C’est impossible, en fait il n’y a pas 2 choses, mais 1.

Le problème c’est que le langage sépare tout !

On écrit : l’éclair luit. Sujet de la phrase + verbe. Comme on dit Mathieu mange à table. Sujet
+ Verbe.

Et le sujet il est différent du verbe. C’est 2 choses.

Et bien tant que nous n’aurons pas renoncé aux illusions du langage ! Qui découpent note
être et notre faire, notre sujet et notre action en 2 choses séparées, et bien nous serons
toujours séparé de notre capacité d’action. Pourquoi ? Parce qu’on croit qu’elle est extérieure
à nous !

Il faut renoncer aux illusions de la grammaire et du langage pour nous défaire des fausses
images des théologiens et des philosophes qui nous font croire que nous sommes des sujets,
que l’on a mal agi et qu’on aurait pu faire autrement, et nous font vivre des vies contraintes
et affaiblies.

Je ne suis pas autre chose que mon corps,


Je ne suis pas autre chose qu’une force,
Je ne suis pas.. « Je » avec à côté « suis »,
Je suis entièrement moi même dans l’affirmation de ma propre puissance créatrice, créatrice
de nouvelle valeurs qui n’affaiblissent pas la vie mais en aiment le destin.
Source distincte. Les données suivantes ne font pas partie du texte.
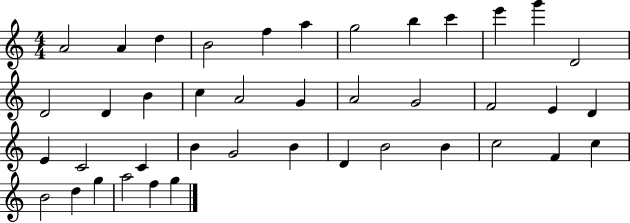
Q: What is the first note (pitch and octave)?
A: A4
C’est un peu ce que dit Zarathoustra.

65
Fin du petit détour, et voyez que l’on peut maintenant facilement comprendre ce qu’est le
corps ! Et les contempteurs du corps, c’est à dire ceux qui le critiquent.
(relisez le texte si vous en êtes là peut être).

Le corps est un champ de bataille. Il est une multiplicité, non pas 1 mais des millions. Il est un
rapport de force entre l’infinité de mes amours, tendances, créations, images, impressions,
désir, espoir, tristesse, amitié. Il est mon « soi » profond. Celui qui s’exprime derrière toutes
ma mauvaise conscience, ma fausse conscience de moi même, recouvert que j’ai été d’un
« ego » fantoche, une création de papier que j’appelle « ma personnalité », ma petite
existence, ma petite identité moyenne et stéréotypée.

Le corps est celui qui est tout ce que je suis et par lequel s’affirme la création de nouvelles
valeurs.
Ou alors, je peux me détacher de nouveau de lui, ne plus faire un avec sa volonté
d’affirmation, sa puissance de s’élever au dessus de lui même, et retournée à une vie
résignée et retournée contre elle même.